We are evaluating the VM version of your product to try and create a centralized search of external hosted (anon) sites, intranet secured sites and file shares. Thank you for creating the eval as a VM - very smart move on your part, makes it easy for SMBs to test and confirm your solution will work for them.
No problem with indexing the hosted external sites that do not have access restrictions. However, I have been unsuccessful with our WordPress intranet sites.
We have a multi-site WordPress 3.2 server (Linux) on our intranet that uses an AD integration plug-in.
I can index an ‘open’ site (one that does not require authentication), but cannot index those that require AD authentication, even though I am using a ‘resource authentication’ user account that has domain admin priv.
I’ve tried cloning your intranet connector, modifying the $user variable to look for ‘username’ which is what the AD login dialog uses, but to no avail.
Running the crawl does not result in an error, it shows 2 documents indexed - which are the wp.login.php and wp-signup.php pages (accessible to anon).

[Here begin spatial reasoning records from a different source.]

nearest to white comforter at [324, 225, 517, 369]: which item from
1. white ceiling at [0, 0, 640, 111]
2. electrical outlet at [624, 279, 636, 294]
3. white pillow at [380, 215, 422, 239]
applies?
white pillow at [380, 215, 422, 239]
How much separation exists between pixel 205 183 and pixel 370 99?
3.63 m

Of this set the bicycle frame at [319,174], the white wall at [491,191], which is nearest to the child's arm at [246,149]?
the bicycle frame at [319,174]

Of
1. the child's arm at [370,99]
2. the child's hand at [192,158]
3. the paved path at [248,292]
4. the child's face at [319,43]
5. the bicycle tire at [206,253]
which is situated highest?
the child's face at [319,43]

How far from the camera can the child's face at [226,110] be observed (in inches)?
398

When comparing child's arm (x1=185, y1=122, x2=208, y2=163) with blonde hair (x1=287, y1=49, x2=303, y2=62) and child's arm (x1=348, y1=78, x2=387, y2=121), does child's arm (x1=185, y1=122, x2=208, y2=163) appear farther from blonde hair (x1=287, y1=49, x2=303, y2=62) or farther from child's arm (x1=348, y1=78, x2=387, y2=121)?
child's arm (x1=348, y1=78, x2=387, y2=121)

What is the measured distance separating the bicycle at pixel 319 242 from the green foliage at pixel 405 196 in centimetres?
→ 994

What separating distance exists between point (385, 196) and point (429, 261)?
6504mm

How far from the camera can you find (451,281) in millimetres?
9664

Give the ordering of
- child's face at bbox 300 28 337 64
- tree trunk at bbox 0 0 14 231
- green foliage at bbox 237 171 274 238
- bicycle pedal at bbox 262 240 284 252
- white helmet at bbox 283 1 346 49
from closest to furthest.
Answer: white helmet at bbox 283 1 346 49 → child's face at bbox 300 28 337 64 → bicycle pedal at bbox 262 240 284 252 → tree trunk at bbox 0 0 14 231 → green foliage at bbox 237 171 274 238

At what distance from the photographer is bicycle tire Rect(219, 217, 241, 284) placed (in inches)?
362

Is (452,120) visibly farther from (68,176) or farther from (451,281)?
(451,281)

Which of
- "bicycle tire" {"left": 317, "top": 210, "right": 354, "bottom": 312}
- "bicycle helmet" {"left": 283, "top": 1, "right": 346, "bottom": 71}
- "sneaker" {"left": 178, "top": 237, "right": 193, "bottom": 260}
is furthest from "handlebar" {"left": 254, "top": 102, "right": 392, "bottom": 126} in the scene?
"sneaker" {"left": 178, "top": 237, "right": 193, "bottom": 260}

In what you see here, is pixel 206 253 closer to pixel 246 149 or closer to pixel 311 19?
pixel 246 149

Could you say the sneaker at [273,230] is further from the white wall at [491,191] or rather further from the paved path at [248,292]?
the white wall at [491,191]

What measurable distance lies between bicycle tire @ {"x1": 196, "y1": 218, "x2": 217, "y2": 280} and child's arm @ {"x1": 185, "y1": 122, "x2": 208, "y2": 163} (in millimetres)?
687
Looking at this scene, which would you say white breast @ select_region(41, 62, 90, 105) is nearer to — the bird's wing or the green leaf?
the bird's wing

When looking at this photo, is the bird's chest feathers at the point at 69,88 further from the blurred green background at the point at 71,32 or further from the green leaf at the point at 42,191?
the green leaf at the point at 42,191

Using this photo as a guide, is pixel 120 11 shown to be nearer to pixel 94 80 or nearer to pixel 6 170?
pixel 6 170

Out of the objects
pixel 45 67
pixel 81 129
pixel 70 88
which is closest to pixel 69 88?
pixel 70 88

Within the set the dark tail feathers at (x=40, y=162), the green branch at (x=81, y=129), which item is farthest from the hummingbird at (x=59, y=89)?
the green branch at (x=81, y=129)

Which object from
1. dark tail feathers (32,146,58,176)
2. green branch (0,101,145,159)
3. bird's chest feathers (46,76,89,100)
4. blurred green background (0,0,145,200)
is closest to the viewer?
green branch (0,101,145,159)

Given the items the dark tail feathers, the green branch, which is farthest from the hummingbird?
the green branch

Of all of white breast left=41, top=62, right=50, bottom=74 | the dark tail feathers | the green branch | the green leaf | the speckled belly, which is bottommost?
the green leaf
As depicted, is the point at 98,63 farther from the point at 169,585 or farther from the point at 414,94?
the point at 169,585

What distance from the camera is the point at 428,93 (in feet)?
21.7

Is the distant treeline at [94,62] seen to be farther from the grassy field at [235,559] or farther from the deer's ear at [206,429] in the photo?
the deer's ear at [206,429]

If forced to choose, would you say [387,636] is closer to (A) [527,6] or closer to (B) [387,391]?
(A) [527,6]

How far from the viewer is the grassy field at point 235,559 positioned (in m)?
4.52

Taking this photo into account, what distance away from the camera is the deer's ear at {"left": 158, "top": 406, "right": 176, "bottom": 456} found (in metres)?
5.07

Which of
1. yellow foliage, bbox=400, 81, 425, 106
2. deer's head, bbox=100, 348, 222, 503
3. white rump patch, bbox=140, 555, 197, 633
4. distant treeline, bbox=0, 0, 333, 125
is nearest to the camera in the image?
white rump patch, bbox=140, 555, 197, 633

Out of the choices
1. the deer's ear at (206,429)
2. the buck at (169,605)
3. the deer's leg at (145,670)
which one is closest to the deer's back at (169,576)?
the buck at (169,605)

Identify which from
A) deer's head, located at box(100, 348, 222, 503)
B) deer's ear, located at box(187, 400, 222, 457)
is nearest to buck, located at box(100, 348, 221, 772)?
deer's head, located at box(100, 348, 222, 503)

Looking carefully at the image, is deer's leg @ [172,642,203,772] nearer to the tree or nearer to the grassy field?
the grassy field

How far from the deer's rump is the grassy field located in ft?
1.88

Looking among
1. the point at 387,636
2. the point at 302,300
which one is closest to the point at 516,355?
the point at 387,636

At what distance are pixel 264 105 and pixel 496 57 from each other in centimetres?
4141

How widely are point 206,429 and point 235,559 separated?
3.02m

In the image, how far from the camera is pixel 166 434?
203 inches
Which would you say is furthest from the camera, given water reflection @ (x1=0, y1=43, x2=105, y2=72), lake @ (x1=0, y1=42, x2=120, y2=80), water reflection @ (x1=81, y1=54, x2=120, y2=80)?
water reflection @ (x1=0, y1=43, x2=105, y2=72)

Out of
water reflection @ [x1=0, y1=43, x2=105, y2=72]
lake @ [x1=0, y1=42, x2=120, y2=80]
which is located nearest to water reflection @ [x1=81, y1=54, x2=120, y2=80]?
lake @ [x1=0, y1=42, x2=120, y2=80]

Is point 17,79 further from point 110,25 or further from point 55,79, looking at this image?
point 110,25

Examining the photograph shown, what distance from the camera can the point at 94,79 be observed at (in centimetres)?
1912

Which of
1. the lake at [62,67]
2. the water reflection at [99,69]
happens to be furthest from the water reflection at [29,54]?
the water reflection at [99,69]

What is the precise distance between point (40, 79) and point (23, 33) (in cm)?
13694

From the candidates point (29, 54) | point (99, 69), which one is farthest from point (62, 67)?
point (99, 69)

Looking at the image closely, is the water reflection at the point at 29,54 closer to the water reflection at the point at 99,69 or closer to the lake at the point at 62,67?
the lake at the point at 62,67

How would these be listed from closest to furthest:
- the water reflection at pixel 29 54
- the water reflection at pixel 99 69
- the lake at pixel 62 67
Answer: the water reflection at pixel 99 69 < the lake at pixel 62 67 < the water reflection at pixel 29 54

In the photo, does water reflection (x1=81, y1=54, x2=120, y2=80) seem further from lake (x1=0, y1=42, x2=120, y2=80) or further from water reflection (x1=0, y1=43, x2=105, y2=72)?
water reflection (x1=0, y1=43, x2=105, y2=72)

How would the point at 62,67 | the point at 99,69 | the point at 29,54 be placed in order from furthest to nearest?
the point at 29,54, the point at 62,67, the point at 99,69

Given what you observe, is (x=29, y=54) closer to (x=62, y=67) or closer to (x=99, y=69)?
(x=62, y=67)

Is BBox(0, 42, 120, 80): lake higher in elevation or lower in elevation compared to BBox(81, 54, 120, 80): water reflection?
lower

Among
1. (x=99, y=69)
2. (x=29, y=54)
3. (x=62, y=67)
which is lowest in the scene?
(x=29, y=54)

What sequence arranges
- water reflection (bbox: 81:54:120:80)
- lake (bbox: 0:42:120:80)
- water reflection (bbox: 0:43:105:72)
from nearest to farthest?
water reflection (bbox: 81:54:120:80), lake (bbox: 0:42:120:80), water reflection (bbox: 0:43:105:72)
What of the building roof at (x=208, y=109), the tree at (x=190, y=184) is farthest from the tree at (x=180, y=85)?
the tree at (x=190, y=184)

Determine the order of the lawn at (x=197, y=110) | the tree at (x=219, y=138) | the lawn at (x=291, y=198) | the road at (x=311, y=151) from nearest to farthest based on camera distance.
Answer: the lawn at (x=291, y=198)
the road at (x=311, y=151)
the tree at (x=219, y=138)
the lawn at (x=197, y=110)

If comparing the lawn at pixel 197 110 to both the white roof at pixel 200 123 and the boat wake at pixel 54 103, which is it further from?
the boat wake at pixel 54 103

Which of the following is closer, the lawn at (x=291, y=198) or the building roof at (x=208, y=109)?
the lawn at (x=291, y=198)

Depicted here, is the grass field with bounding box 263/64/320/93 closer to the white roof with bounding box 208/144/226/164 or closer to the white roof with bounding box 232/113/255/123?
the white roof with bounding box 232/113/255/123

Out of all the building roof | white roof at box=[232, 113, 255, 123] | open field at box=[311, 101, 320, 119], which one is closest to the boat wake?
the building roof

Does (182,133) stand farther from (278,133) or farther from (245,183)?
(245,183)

Any ideas/suggestions on how I can craw/index these AD integrated WP sites?
Other comments:
‘Stop Crawl’ does not seem to work. I started an index of an external site, created another collection, realized I could only do one of each type at a time, so I pressed ‘Stop Crawl’, but it continues to index the site. Same issue with an SMB collection.
Incremental crawls: It appears your crawl data is not available for search until the crawl completes (and ostensibly the data is then saved in the database). Is this correct?